WHAT YOU WILL DO
Without the pictures, extract every line from the start of the material to the line containing "Lovely Studio In", both ends included.

MATERIAL PROVIDED below:

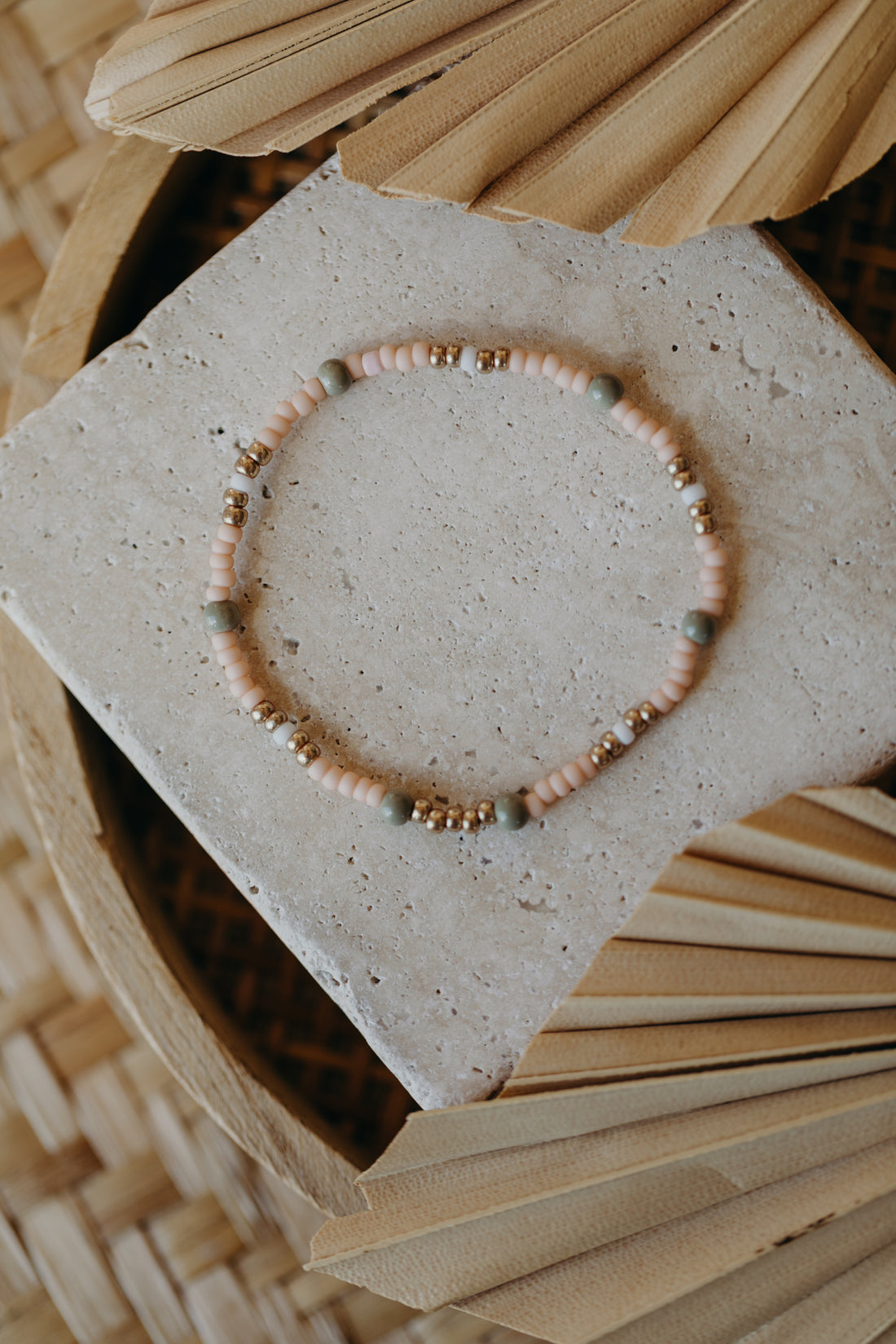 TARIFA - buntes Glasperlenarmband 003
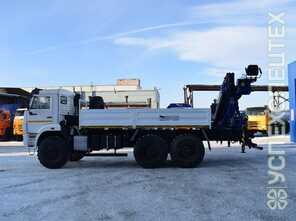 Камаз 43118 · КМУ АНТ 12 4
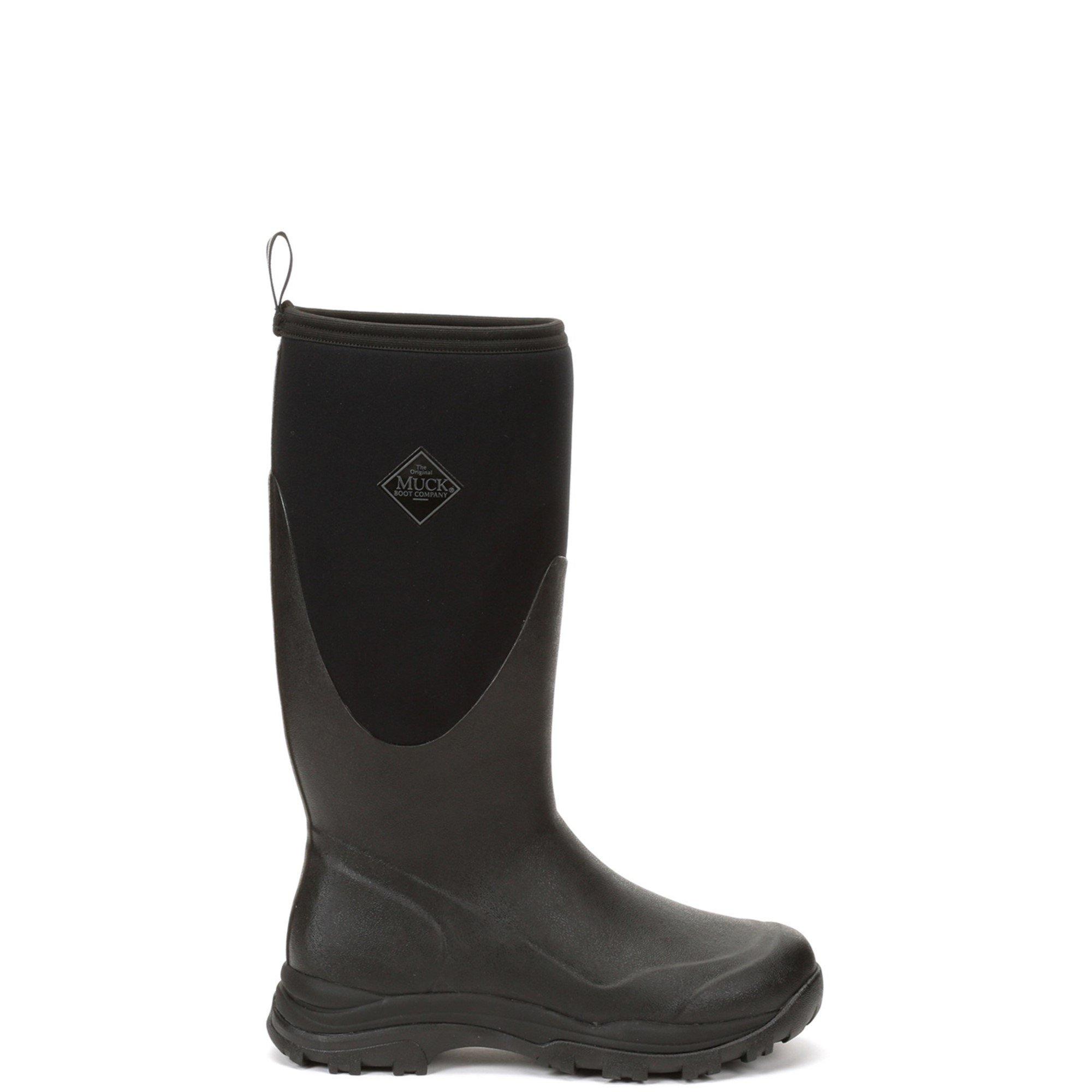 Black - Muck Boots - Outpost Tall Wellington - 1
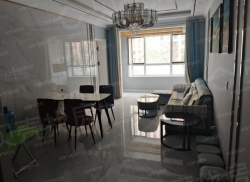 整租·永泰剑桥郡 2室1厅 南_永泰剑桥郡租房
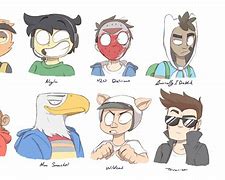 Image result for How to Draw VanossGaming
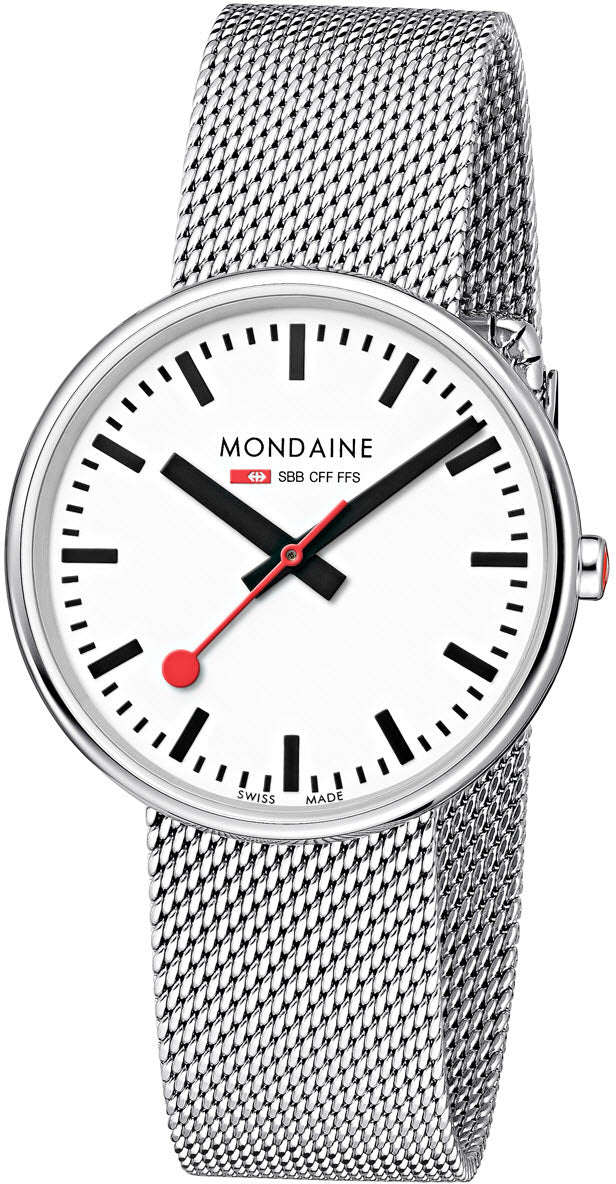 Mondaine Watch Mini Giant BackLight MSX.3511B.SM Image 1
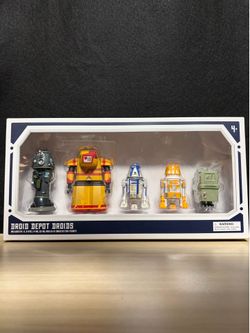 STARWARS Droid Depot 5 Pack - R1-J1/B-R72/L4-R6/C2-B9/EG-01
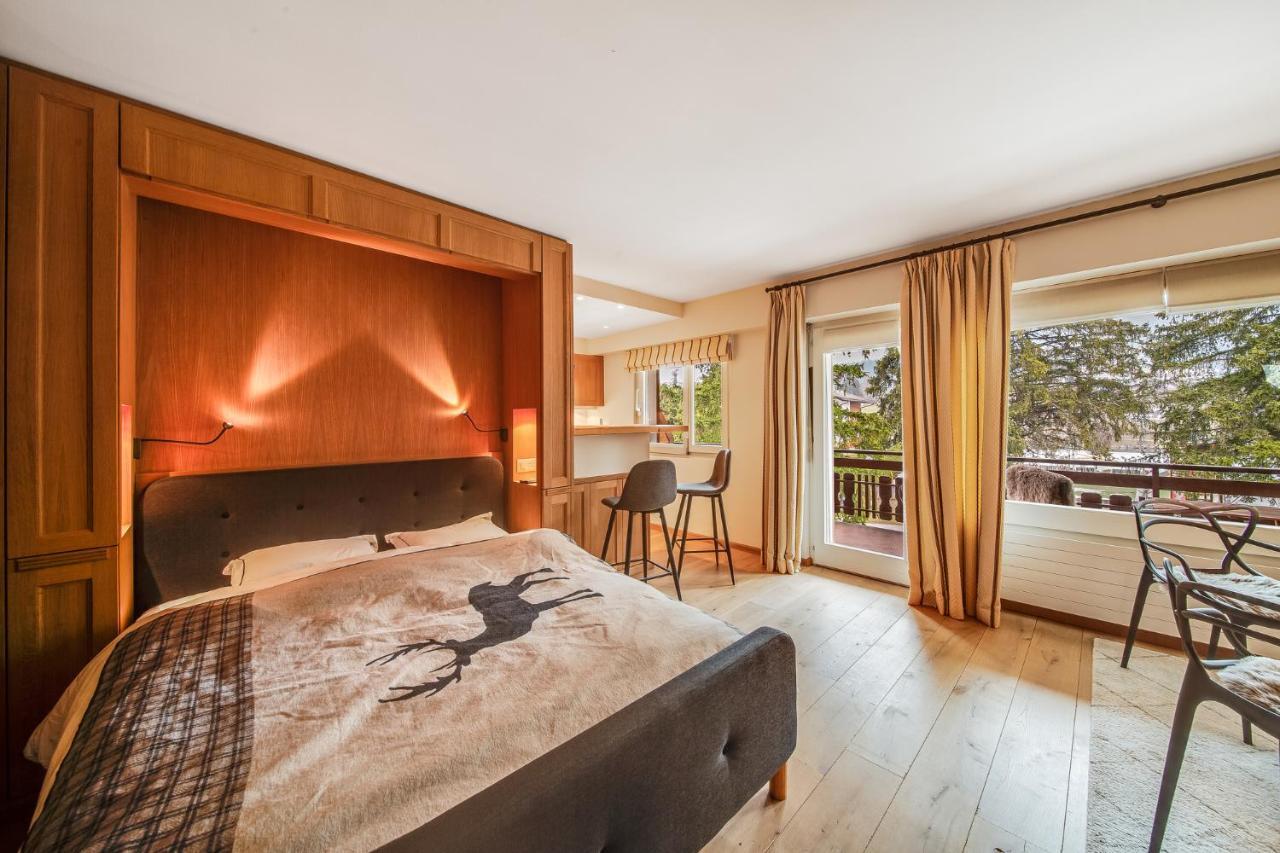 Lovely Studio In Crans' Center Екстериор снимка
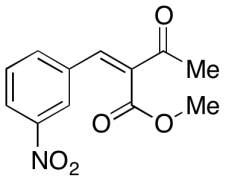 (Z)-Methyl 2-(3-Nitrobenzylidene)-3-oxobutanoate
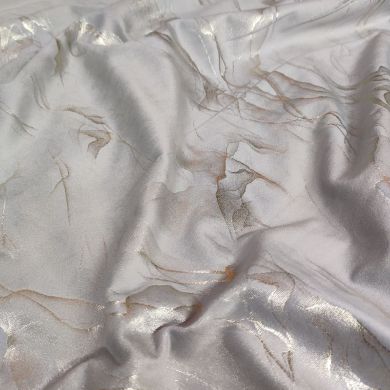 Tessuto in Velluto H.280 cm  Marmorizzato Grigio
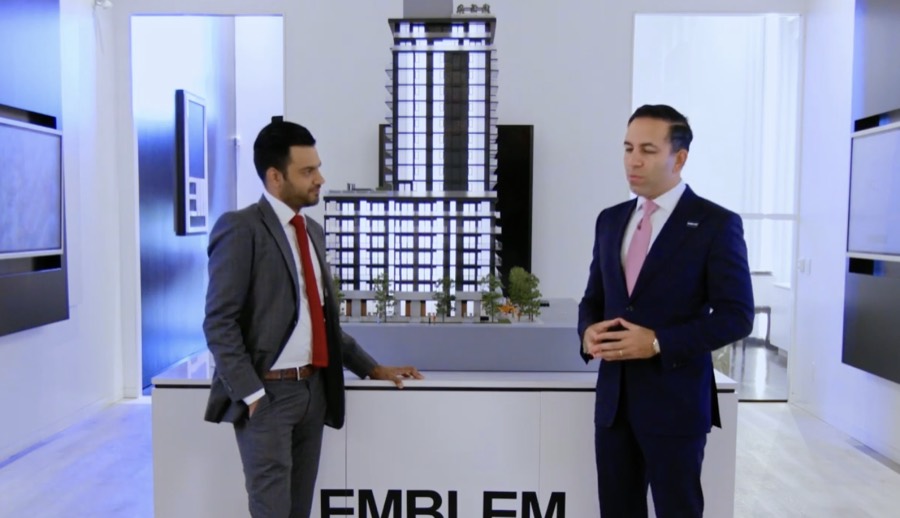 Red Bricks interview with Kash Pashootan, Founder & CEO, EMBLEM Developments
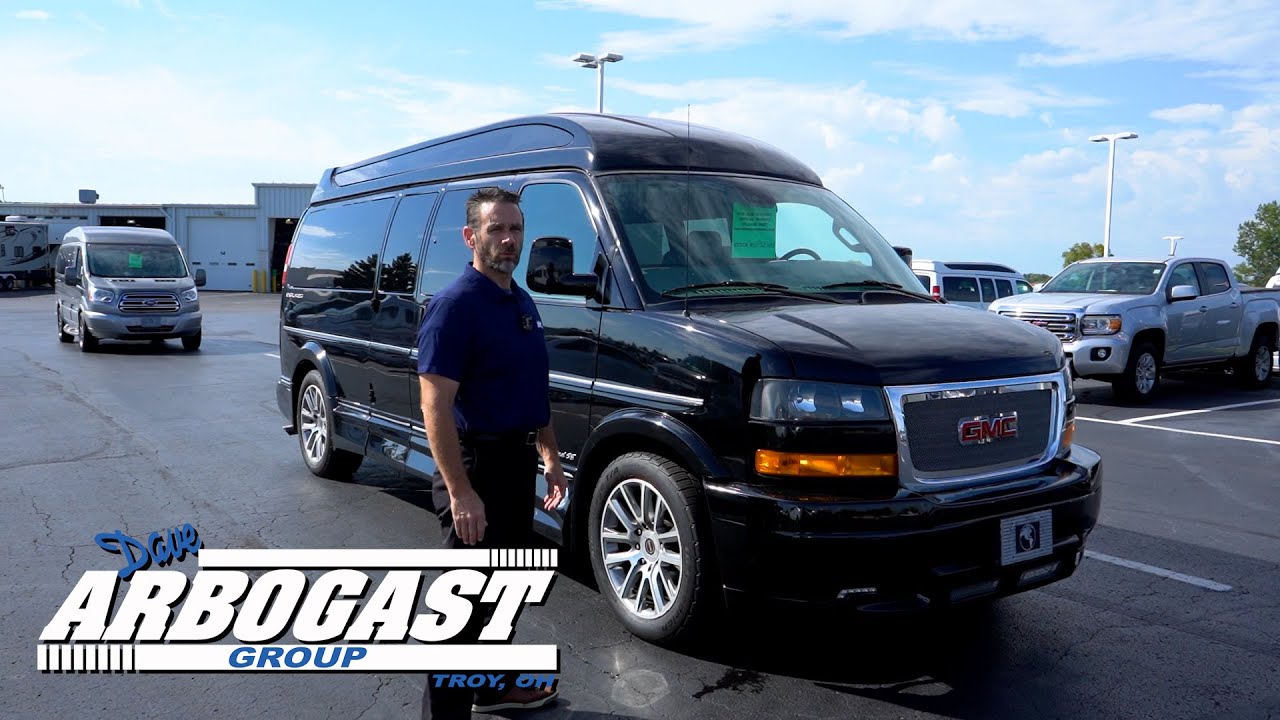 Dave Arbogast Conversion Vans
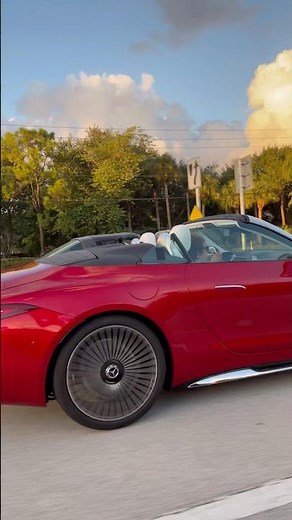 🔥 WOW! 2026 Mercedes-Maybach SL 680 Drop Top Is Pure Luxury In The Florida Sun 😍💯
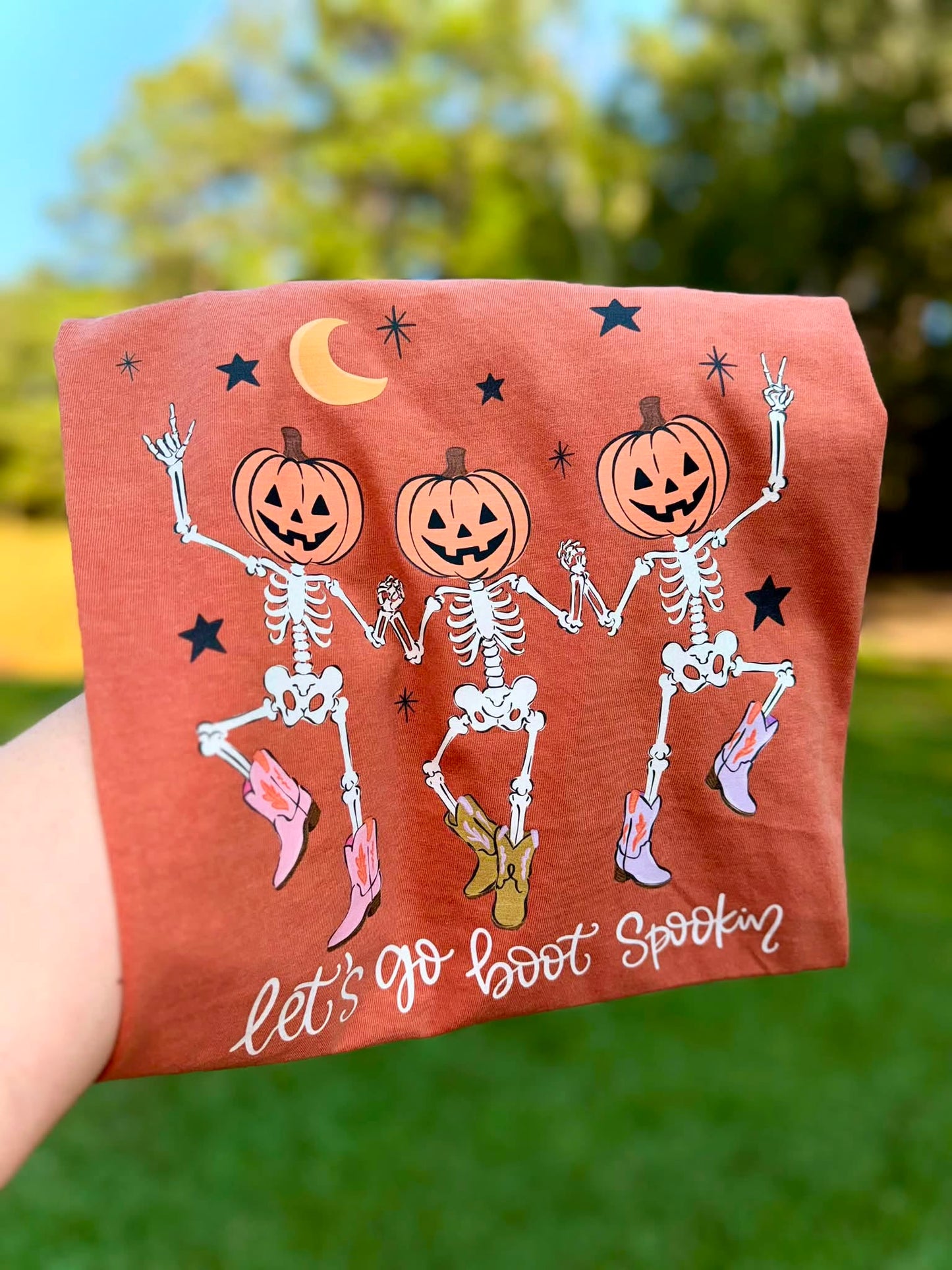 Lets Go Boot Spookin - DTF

End of MATERIAL PROVIDED.

ANSWER
 TARIFA - buntes Glasperlenarmband 003
 Камаз 43118 · КМУ АНТ 12 4
 Black - Muck Boots - Outpost Tall Wellington - 1
 整租·永泰剑桥郡 2室1厅 南_永泰剑桥郡租房
 Image result for How to Draw VanossGaming
 Mondaine Watch Mini Giant BackLight MSX.3511B.SM Image 1
 STARWARS Droid Depot 5 Pack - R1-J1/B-R72/L4-R6/C2-B9/EG-01
 Lovely Studio In Crans' Center Екстериор снимка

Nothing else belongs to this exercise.